-------- EXERCISE DATA --------
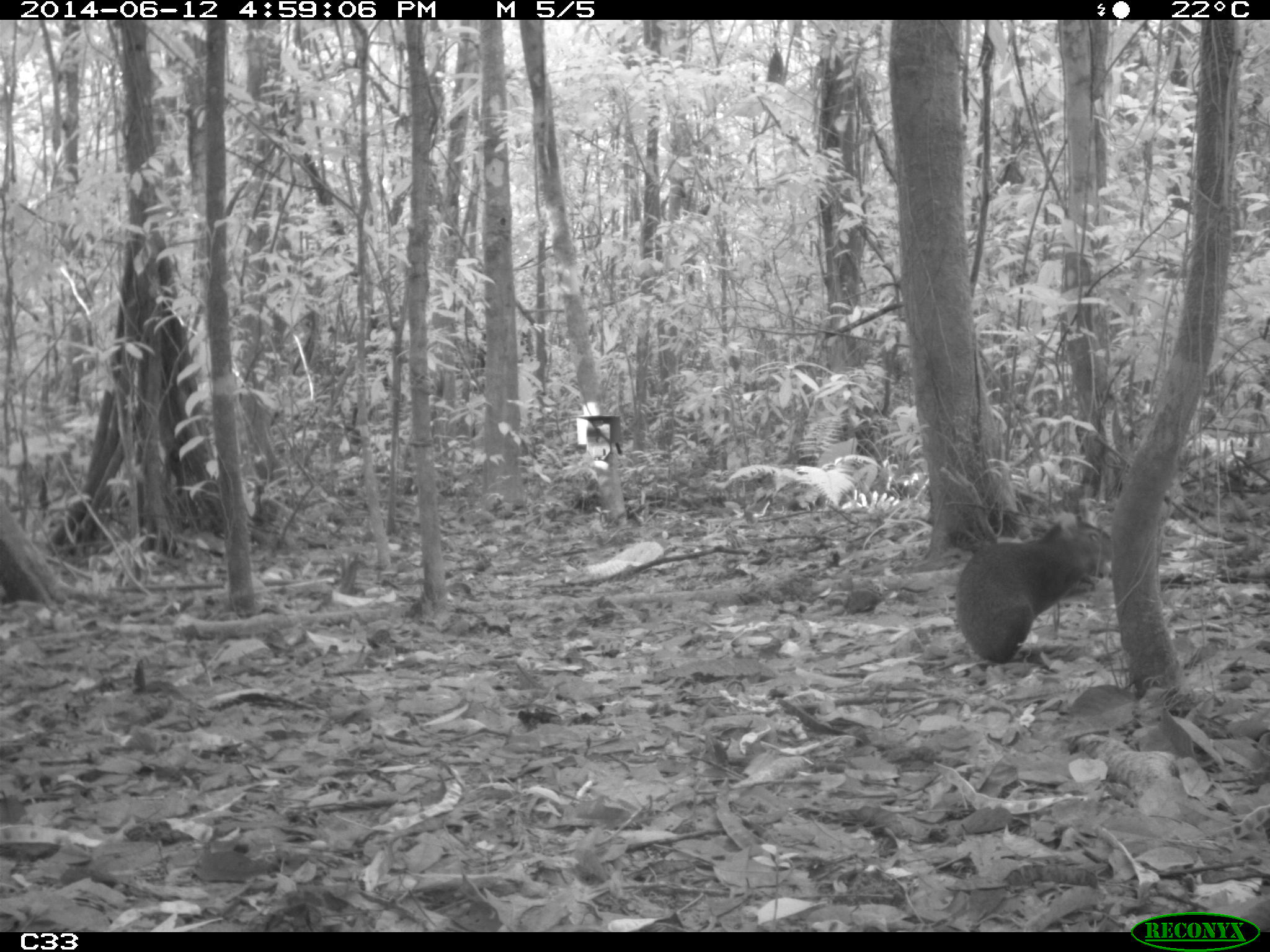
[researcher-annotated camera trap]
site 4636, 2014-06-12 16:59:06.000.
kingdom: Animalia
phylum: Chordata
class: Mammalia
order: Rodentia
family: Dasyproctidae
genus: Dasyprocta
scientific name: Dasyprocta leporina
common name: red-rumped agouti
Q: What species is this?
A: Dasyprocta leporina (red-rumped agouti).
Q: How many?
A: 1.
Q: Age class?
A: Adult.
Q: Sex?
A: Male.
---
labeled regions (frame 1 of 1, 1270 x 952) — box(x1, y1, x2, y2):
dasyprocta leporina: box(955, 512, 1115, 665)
--------
-------- EXERCISE DATA --------
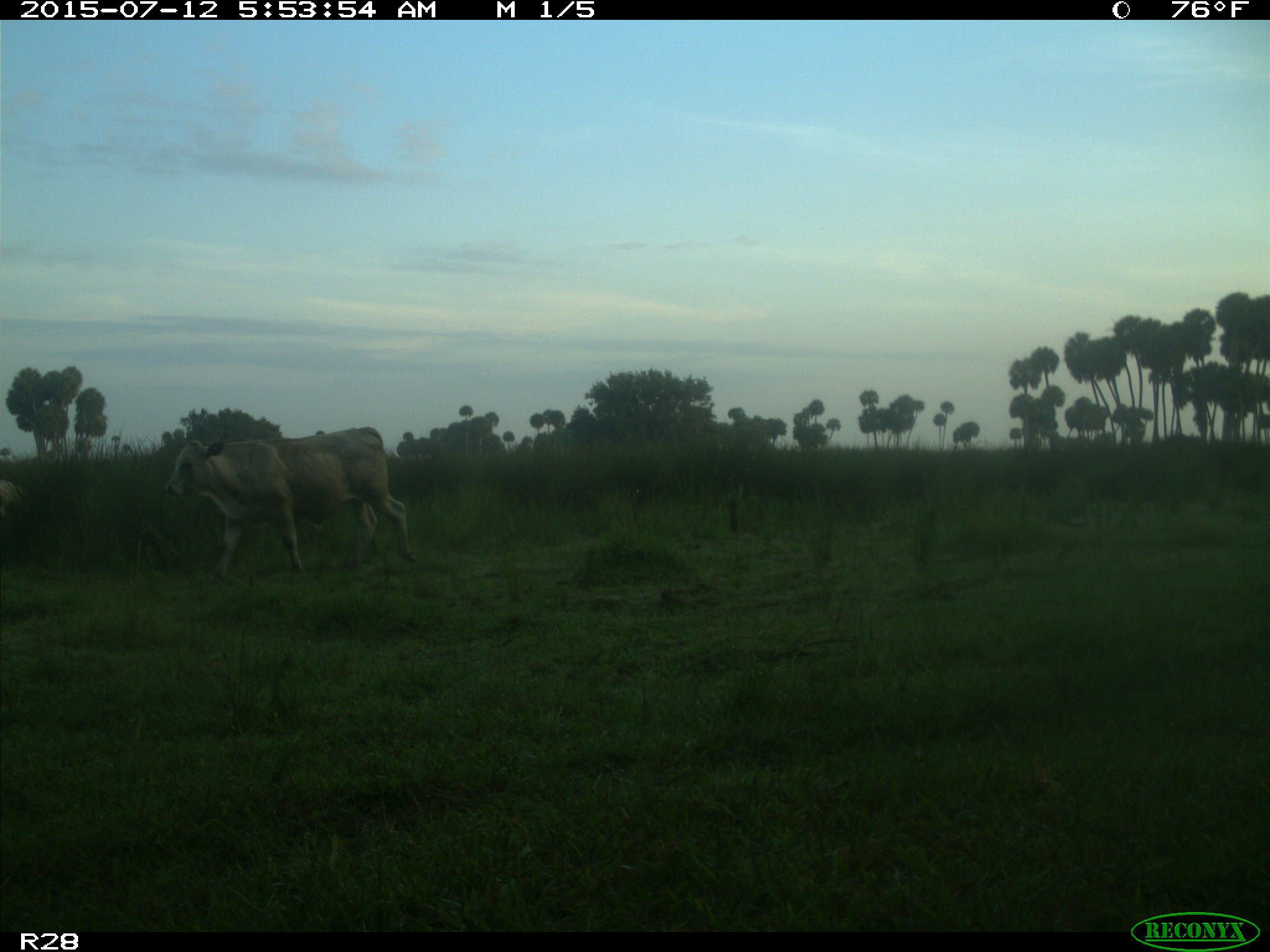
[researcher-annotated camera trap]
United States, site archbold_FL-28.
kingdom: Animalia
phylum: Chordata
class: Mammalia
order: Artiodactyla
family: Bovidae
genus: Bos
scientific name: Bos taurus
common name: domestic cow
--------
In the listing above, locate the line containing "order: Artiodactyla" and the line containing "common name: domestic cow". Transcribe those two lines and everything between them, exactly as written.

SOLUTION:
order: Artiodactyla
family: Bovidae
genus: Bos
scientific name: Bos taurus
common name: domestic cow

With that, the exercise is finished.